As my, better, teachers used to say, read the question before answering an examination paper.

The question was rather a good one. And did not include convoluted ideas such as solar power.

"Is it possible to connect the stereo's constant power to a dedicated battery?"

It also asked about leads.

Taking the question:

1. there is a convention for car/marine radios/stereos. The red wire is the switched feed to run the unit. The yellow wire is the always on positive feed to retain memory.
2. There is also a negative feed which must be always earthed
3. The manufacturers, who can be assumed to know better than certainly I do, have this arrangement precisely to avoid the unit flattening the battery
4. It is a very bad idea indeed to leave the circuit breaker to the red positive feed on. With modern sets there can always be standby and other settings which might not be apparent. Think of your home TV and why it can be sensible to pull the wall plug.
5. The question is therefore spot on: how do you retain current to the yellow memory lead which is kept separate for good reason?
6. The questioner excludes wiring back to a constant live feed. That would be the best and cheapest option and an inline 1amp fuse would be all that was needed. However, he excludes it.
7. As others have written, the draw of the yellow lead is absolutely tiny.
8. It follows that there is no reason that I can see why something like a small motorcycle/moped battery would not do. But there are the problems of running to negative to it and also recharging it.

* [Problem set]
1. According to the stereo wiring post, what is the yellow wire's role?
2. Please translate this sentence from the stereo wiring post into Spanish: "The red wire is the switched feed to run the unit."
3. List every feed to the stereo unit that the stereo wiring post describes, giving each with its role.
The data that follows is separate material and is not part of the stereo wiring post.

* [Data segment]

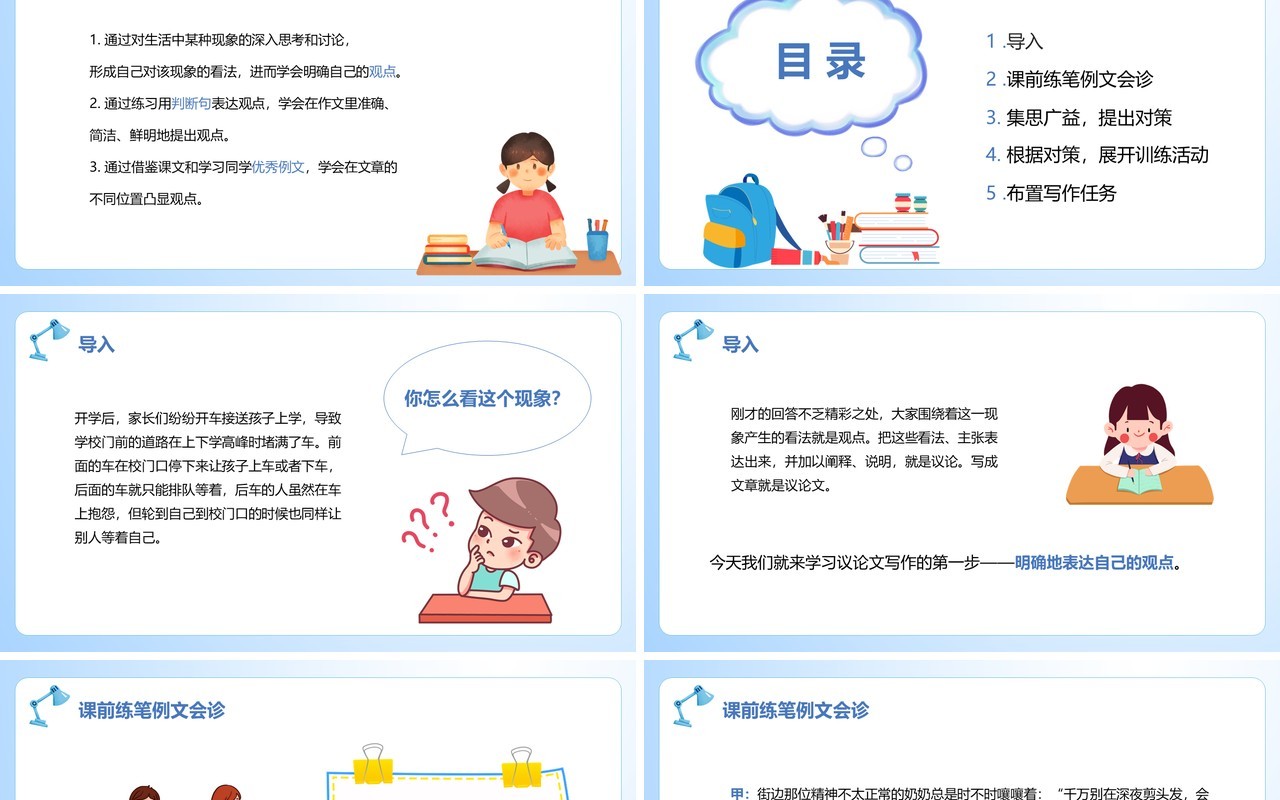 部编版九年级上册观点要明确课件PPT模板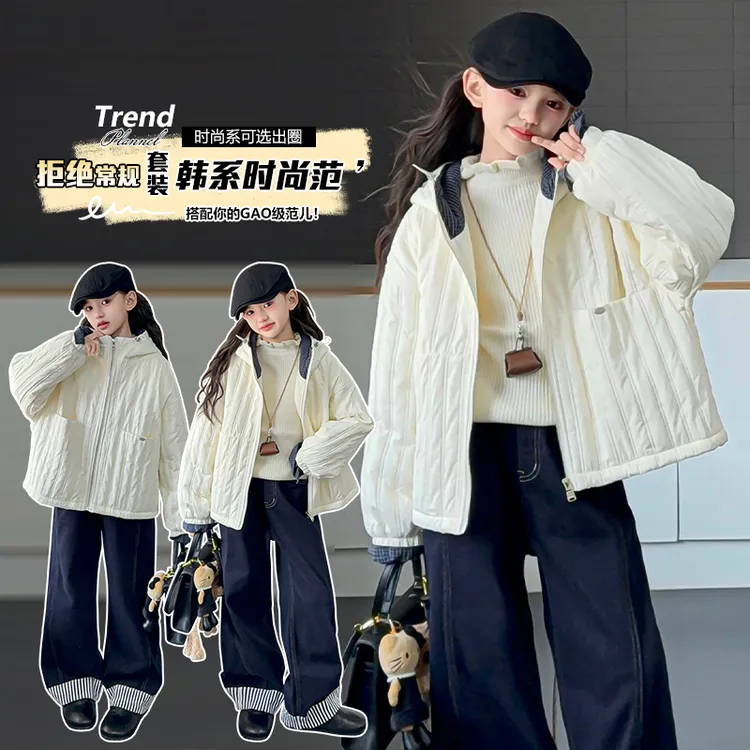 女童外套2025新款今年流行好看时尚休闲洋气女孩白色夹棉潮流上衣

* [Exercise responses]
1. It is the always-on positive feed that retains the unit's memory.

2. El cable rojo es la alimentación conmutada para hacer funcionar la unidad.

3.
- Red wire: the switched feed that runs the unit
- Yellow wire: the always-on positive feed that retains memory
- Negative feed: must always be earthed